— BEGIN Excerpt to read —
Close Enough or Crossed Over

By Kelly Byrley

Wherefore, said they, if we have found grace in thy sight, let this land be given unto thy servants for a possession, and bring us not over Jordan. Numbers 32:5

The tribes of Gad and Reuben were on the journey to the Promised Land with the rest of the Israelites and Moses.  On their way, just before their destination, they came to some land on the east side of the Jordan River that they thought they needed.  God’s plan was for them to be on the west side, but they inspected this land on the east side and decided that it looked like very impressive land for all of their cattle.  They weren’t concerned with the safety of their families.  They weren’t concerned about the will of God.  They were only concerned at this point with their income which came from their cattle.  

So they went to Moses to ask him for this land instead.  They ridiculously told Moses something like, “Hey, this land is good for cattle, and we have cattle.”  Duh. Everyone had cattle.  Now they may have had more cattle than others, but it’s kind of silly for them to point out that they had cattle.  Did God not know they had cattle?  Did He not have a good place for their cattle on the west side of the Jordan River?  Had God made a mistake?  Was He going to lead them to a place that was bad for their cattle and cause them to suffer financially?  

They should have trusted the Lord to provide them with a land that was perfect for their cattle on the other side.  If the east side had good land, then the west side must have superior land because the Lord had promised them the land would be great.  He promised them a prosperous land, flowing with milk and honey. Why would the Lord leave the best land for the cattle outside of the new home He had in store for them?  He wouldn’t. 

They were simply impatient and rebellious, and they didn’t trust the Lord.

These two tribes took it upon themselves to think they knew better than God.  They saw something they thought was good for them, and it may have been good for some parts of their lives, but it definitely wasn’t good for all parts of their lives.  See, their first mention is of their cattle.  They weren’t concerned with being away from the other tribes.  They weren’t concerned with being away from the house of God.  They weren’t concerned with being open prey for the enemy.  They weren’t concerned about their wives and children being overtaken.  They weren’t concerned with their families learning the ways of the heathen.  They weren’t concerned with trusting that the Lord had something even greater in store for them.
— END Excerpt to read —
— BEGIN Given entries —
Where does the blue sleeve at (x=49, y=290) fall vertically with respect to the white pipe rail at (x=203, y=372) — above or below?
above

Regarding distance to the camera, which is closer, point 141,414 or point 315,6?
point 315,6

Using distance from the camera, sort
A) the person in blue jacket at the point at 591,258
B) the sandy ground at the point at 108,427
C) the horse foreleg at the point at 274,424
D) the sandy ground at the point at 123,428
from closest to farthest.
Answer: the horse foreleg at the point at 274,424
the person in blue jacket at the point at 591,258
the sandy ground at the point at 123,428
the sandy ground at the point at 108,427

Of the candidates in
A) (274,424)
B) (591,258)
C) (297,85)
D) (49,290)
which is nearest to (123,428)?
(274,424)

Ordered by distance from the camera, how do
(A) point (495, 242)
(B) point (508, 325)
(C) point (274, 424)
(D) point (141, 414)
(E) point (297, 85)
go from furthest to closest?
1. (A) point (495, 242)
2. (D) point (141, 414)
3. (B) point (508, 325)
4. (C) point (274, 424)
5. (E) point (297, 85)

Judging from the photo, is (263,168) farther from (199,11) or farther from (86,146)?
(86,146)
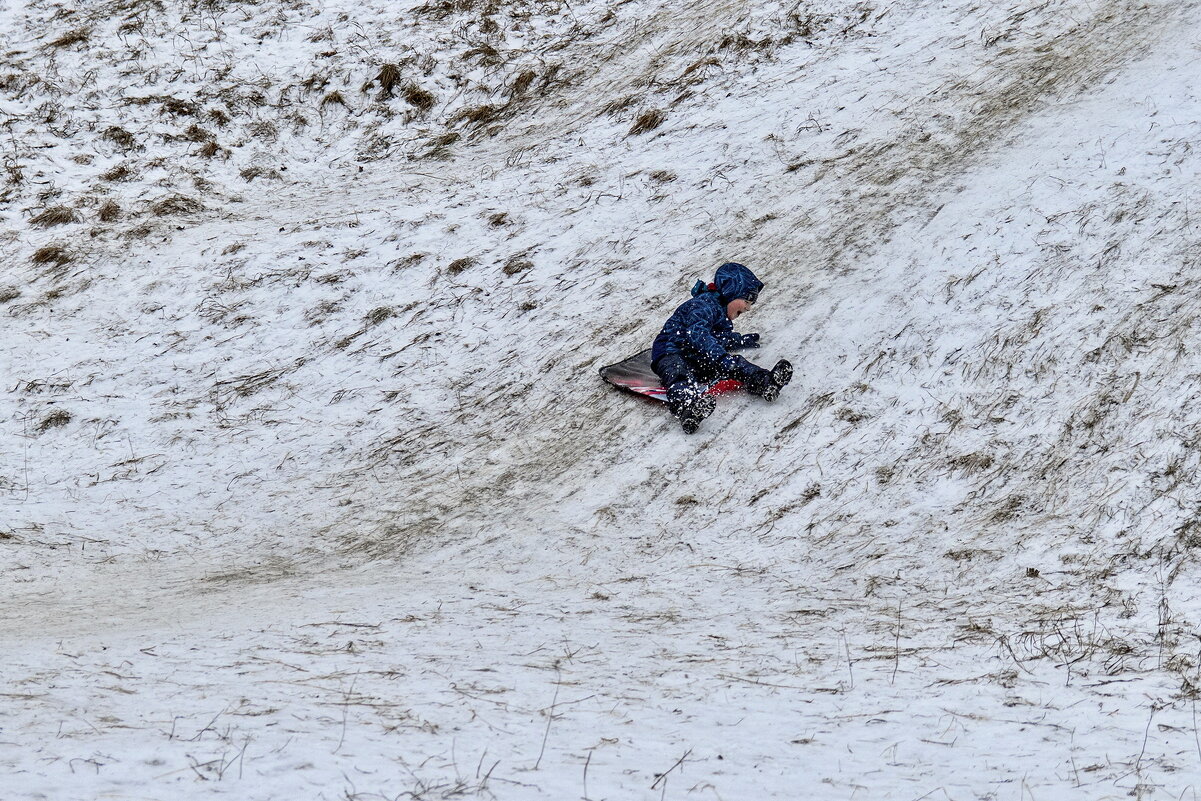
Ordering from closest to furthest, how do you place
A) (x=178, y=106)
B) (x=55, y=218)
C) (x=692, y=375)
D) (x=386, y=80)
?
(x=692, y=375), (x=55, y=218), (x=178, y=106), (x=386, y=80)

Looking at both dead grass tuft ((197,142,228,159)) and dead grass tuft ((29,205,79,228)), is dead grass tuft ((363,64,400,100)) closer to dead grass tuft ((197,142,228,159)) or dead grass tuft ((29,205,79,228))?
dead grass tuft ((197,142,228,159))

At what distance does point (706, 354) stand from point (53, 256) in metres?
8.32

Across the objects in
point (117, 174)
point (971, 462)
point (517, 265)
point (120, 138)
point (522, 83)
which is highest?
point (120, 138)

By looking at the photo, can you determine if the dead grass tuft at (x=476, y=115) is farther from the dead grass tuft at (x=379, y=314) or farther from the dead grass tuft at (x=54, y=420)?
the dead grass tuft at (x=54, y=420)

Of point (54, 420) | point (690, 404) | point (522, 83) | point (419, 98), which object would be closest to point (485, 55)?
point (522, 83)

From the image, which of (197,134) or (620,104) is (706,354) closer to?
(620,104)

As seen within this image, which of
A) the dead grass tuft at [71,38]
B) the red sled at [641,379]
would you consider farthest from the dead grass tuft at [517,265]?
the dead grass tuft at [71,38]

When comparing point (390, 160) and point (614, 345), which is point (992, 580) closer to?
point (614, 345)

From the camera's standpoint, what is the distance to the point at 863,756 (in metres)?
5.09

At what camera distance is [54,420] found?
386 inches

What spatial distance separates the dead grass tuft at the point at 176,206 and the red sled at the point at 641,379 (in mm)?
6664

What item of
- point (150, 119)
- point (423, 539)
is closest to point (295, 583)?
point (423, 539)

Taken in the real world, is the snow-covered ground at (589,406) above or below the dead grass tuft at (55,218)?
below

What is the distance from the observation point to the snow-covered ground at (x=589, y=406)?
17.5ft
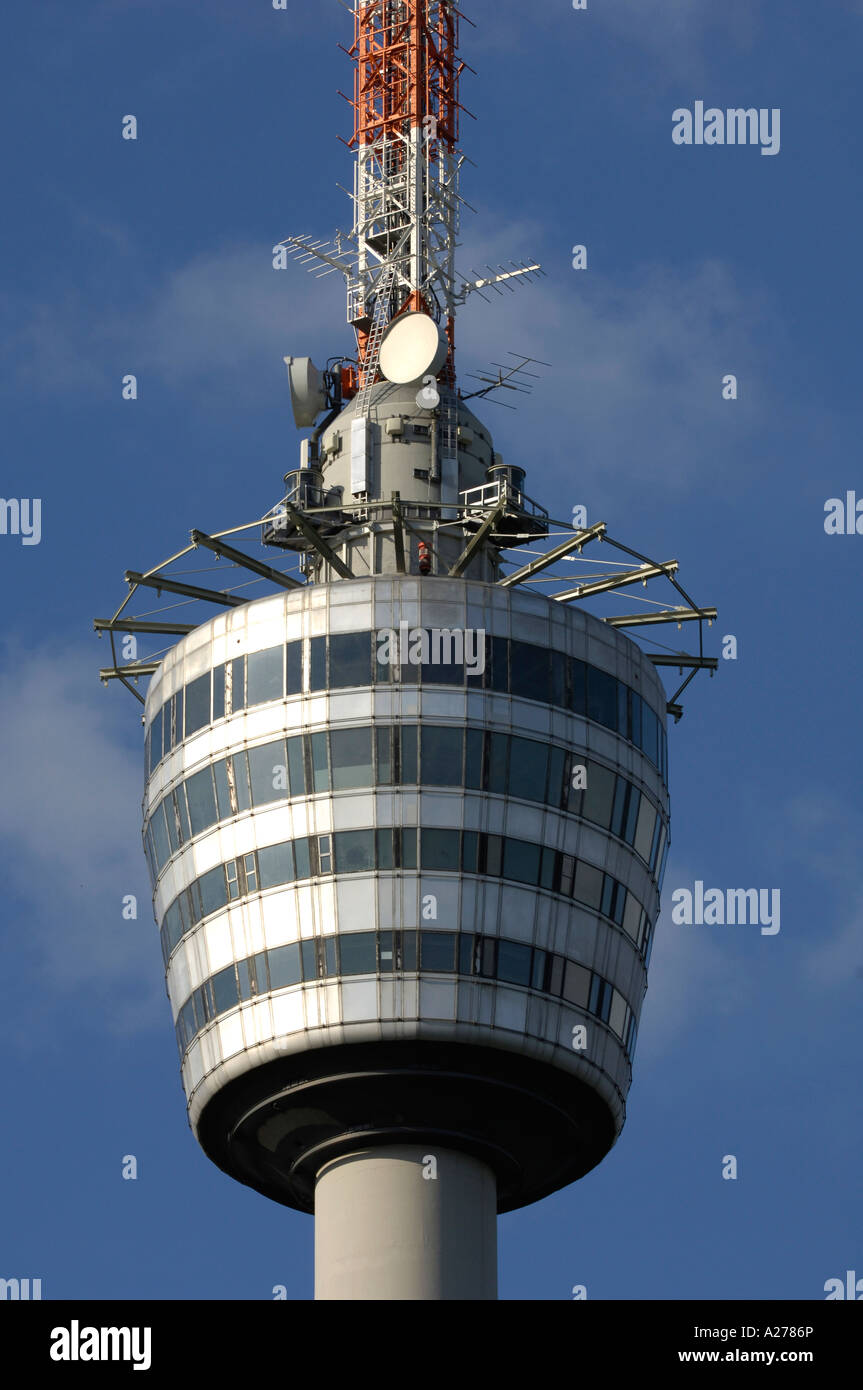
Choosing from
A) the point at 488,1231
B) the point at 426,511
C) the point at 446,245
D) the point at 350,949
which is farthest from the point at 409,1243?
the point at 446,245

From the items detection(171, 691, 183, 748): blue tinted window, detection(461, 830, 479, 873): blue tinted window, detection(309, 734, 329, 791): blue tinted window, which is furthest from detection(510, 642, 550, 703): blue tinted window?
detection(171, 691, 183, 748): blue tinted window

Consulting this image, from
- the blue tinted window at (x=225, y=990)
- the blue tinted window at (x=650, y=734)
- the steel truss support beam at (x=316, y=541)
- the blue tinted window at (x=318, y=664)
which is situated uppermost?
the steel truss support beam at (x=316, y=541)

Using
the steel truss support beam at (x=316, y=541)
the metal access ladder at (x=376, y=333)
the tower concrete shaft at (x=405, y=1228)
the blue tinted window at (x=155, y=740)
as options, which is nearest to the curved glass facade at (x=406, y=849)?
the blue tinted window at (x=155, y=740)

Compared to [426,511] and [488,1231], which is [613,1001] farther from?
[426,511]

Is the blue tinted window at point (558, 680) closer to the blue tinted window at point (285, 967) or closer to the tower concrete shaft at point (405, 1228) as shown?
the blue tinted window at point (285, 967)

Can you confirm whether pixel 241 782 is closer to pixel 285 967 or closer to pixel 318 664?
pixel 318 664

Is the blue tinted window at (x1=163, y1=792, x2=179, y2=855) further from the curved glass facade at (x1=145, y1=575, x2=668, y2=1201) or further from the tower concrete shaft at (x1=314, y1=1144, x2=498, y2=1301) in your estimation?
the tower concrete shaft at (x1=314, y1=1144, x2=498, y2=1301)
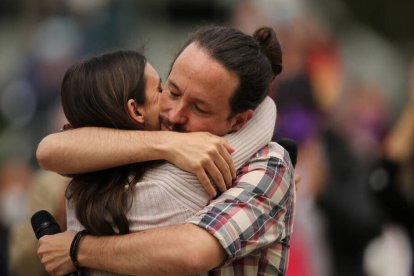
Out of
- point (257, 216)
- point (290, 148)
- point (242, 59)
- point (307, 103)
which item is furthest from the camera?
point (307, 103)

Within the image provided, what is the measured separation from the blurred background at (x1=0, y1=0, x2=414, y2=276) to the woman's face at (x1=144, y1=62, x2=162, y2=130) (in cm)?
26

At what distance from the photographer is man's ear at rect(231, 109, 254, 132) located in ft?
15.7

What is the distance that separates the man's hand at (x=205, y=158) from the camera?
14.8 feet

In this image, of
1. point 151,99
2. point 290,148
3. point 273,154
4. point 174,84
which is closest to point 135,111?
point 151,99

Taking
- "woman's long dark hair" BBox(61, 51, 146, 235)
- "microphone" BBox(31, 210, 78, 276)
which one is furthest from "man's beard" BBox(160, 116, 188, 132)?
"microphone" BBox(31, 210, 78, 276)

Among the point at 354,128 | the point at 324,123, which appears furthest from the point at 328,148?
the point at 354,128

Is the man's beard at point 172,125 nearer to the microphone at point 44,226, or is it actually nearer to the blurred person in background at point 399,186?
the microphone at point 44,226

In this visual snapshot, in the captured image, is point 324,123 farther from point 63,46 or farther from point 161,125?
point 63,46

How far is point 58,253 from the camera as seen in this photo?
4656 millimetres

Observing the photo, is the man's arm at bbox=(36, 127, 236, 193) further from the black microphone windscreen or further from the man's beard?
the black microphone windscreen

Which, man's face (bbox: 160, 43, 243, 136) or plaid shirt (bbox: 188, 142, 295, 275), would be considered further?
man's face (bbox: 160, 43, 243, 136)

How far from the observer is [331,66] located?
12164mm

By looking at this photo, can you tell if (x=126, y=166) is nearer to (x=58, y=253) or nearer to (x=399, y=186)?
(x=58, y=253)

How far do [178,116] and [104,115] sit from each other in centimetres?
28
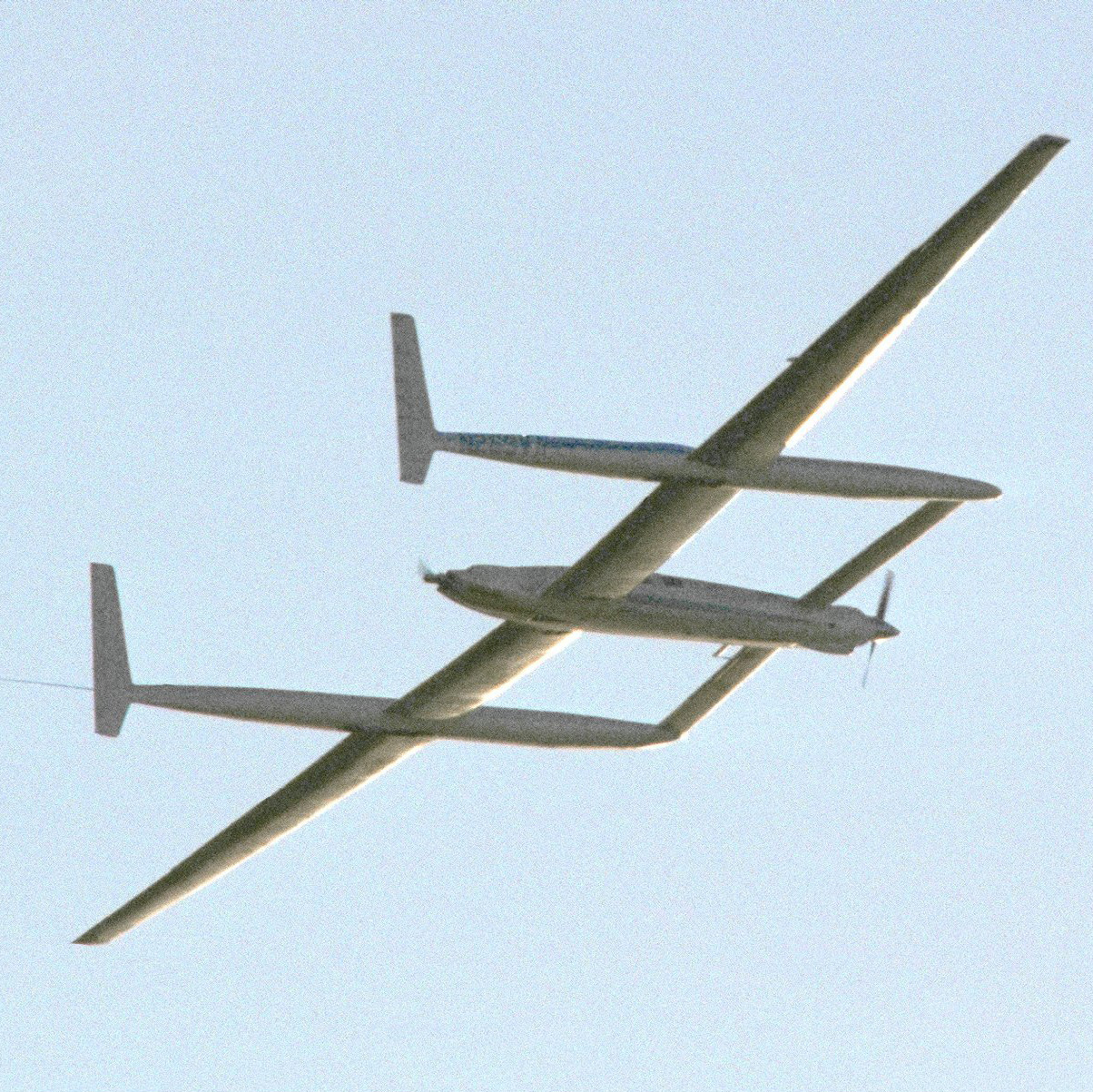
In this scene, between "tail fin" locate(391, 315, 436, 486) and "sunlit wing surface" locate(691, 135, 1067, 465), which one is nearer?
"sunlit wing surface" locate(691, 135, 1067, 465)

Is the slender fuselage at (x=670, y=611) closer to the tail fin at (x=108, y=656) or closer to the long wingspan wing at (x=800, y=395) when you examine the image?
the long wingspan wing at (x=800, y=395)

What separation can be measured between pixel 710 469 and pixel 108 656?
13861 mm

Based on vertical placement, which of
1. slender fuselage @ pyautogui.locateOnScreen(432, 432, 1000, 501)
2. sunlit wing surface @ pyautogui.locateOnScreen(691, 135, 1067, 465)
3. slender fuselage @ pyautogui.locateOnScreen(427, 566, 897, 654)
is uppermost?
sunlit wing surface @ pyautogui.locateOnScreen(691, 135, 1067, 465)

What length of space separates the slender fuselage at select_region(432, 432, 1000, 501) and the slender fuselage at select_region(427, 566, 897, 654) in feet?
14.5

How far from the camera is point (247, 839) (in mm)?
66000

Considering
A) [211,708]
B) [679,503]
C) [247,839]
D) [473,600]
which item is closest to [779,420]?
[679,503]

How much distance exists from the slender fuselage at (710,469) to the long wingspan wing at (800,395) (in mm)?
316

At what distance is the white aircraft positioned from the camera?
51.6 meters

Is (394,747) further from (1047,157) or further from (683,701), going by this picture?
(1047,157)

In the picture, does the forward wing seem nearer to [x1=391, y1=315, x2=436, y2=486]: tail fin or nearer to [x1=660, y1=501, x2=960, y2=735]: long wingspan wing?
[x1=660, y1=501, x2=960, y2=735]: long wingspan wing

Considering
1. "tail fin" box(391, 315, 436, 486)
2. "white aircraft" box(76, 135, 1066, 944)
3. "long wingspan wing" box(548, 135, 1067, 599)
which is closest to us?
"long wingspan wing" box(548, 135, 1067, 599)

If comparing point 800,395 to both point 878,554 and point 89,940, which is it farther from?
point 89,940

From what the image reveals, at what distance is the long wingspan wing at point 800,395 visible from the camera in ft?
161

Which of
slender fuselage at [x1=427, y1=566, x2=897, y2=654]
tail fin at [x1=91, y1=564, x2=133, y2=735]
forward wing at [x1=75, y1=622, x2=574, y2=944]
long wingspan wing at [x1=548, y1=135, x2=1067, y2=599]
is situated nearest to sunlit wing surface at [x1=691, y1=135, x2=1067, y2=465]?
long wingspan wing at [x1=548, y1=135, x2=1067, y2=599]
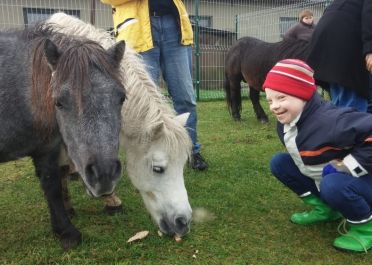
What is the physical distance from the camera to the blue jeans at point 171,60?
3.59m

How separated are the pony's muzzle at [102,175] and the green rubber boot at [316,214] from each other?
157 cm

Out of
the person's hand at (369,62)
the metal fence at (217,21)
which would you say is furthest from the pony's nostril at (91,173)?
the metal fence at (217,21)

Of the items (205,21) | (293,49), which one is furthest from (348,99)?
(205,21)

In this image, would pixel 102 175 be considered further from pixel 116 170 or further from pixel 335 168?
pixel 335 168

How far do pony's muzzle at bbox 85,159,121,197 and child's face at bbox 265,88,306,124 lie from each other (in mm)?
1090

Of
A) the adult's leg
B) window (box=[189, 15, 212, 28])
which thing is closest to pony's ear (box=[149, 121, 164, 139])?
the adult's leg

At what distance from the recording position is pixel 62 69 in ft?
6.88

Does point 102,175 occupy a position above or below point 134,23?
below

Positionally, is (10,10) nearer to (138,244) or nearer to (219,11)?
(219,11)

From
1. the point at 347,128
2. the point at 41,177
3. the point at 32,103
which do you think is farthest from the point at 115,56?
the point at 347,128

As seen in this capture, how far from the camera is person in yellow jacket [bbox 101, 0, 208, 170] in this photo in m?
3.40

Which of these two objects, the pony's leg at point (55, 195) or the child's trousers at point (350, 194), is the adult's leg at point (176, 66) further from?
the child's trousers at point (350, 194)

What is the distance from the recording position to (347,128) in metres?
2.31

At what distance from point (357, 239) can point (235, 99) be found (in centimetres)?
533
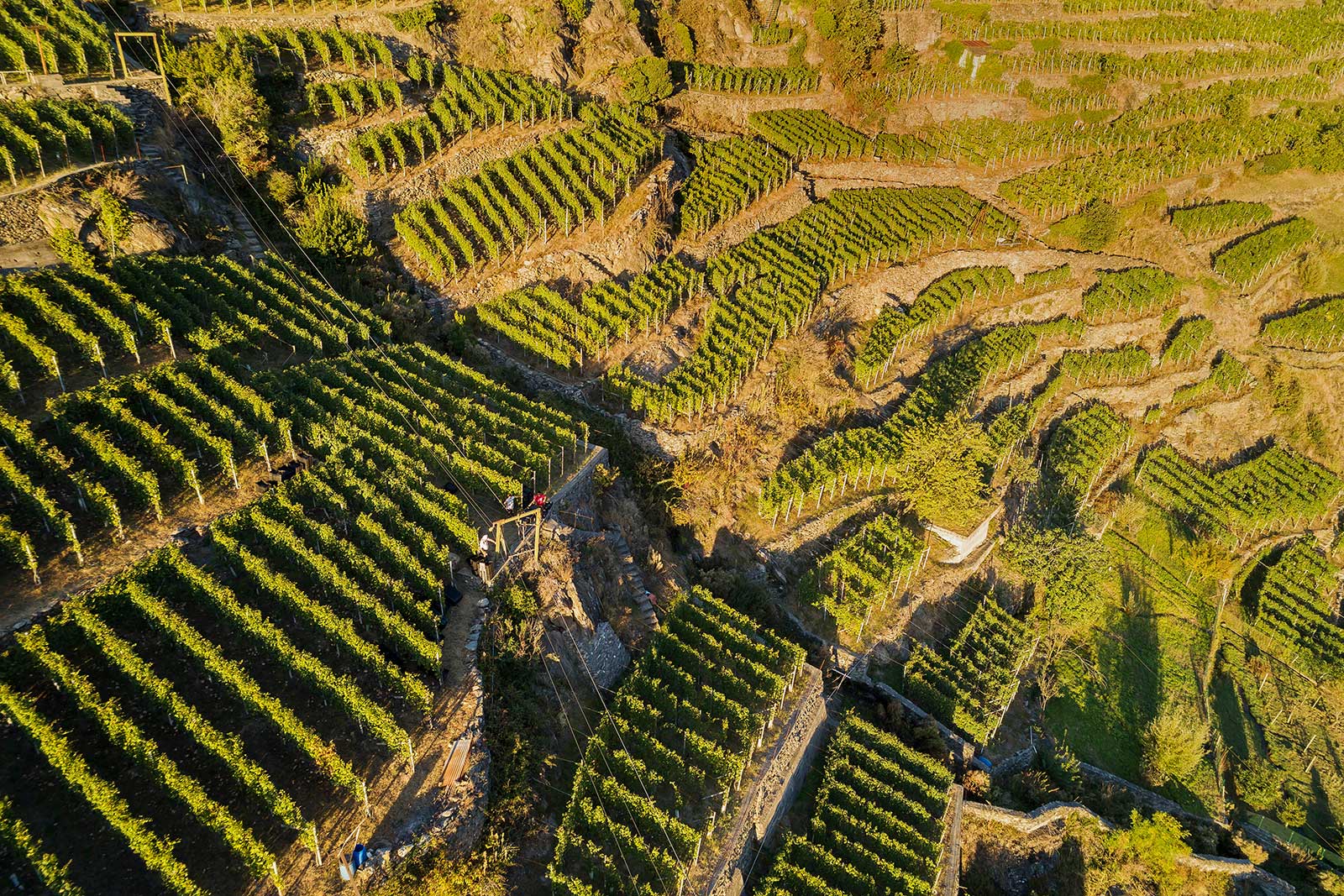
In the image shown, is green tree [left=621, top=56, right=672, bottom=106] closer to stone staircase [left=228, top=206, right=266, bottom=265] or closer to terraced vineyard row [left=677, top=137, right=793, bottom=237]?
terraced vineyard row [left=677, top=137, right=793, bottom=237]

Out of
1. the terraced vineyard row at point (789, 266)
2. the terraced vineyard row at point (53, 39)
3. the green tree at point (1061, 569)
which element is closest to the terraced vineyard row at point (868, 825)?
the green tree at point (1061, 569)

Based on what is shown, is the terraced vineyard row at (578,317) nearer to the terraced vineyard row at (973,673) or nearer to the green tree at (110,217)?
the green tree at (110,217)

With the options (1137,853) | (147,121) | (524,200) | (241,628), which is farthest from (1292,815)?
(147,121)

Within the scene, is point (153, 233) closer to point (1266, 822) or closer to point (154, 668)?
point (154, 668)

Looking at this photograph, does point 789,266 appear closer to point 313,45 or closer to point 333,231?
point 333,231

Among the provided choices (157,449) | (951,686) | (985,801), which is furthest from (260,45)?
(985,801)

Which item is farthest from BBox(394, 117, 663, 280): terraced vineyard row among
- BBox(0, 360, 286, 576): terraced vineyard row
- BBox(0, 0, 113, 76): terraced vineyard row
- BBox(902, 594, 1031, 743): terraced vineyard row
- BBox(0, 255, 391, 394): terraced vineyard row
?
BBox(902, 594, 1031, 743): terraced vineyard row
— END Given entries —
What you will do:
Go on with the devotional about the tribes of Gad and Reuben wanting land east of the Jordan, picking up right after its final sentence. The material has nothing to do with this exercise.

Final answer:
They were concerned with their money, and they made a decision based upon that.  

At first Moses was upset with them. He compared them to their fathers who had discouraged the people from even trying to go into the Promised Land in the first place.  They said something like, “No, that’s not us.  We just know this is the best land for all of our cows.”  So Moses told them they just wanted an easy way out and that they didn’t want to go to battle on the West side.  So they said something like, “No, we will still go with you over to and fight off the enemy and then we will return.  We will build places for our livestock and some cities for our families and then we will go with you to fight.  Once the battle is won, we will return to our cattle and families.”  Moses then agreed to let them do this. 

I’m not sure why he allowed them to do that, but he did.  God’s plan was for all 12 tribes to stay together.  He wanted all of them together to protect and encourage each other and to serve together.  They weren’t supposed to be separated from each other.  They were supposed to be separated from the world.  Moses tried to remind them of what’s the more important priority by reversing the order of what they wanted to do, so he told them to go build cities for their families and build shelter for their livestock and then head to battle. 

Moses reminded them that their families should come first.

Why was it a mistake for the tribes of Gad and Reuben to settle on the east side and not the west? I mean, they were really close, so what’s the big deal?  The rest of the Israelites were just over the river.  They weren’t that far.  Well, being close to the will of God is not the same as being in the will of God.  God’s will isn’t close.  It’s specific.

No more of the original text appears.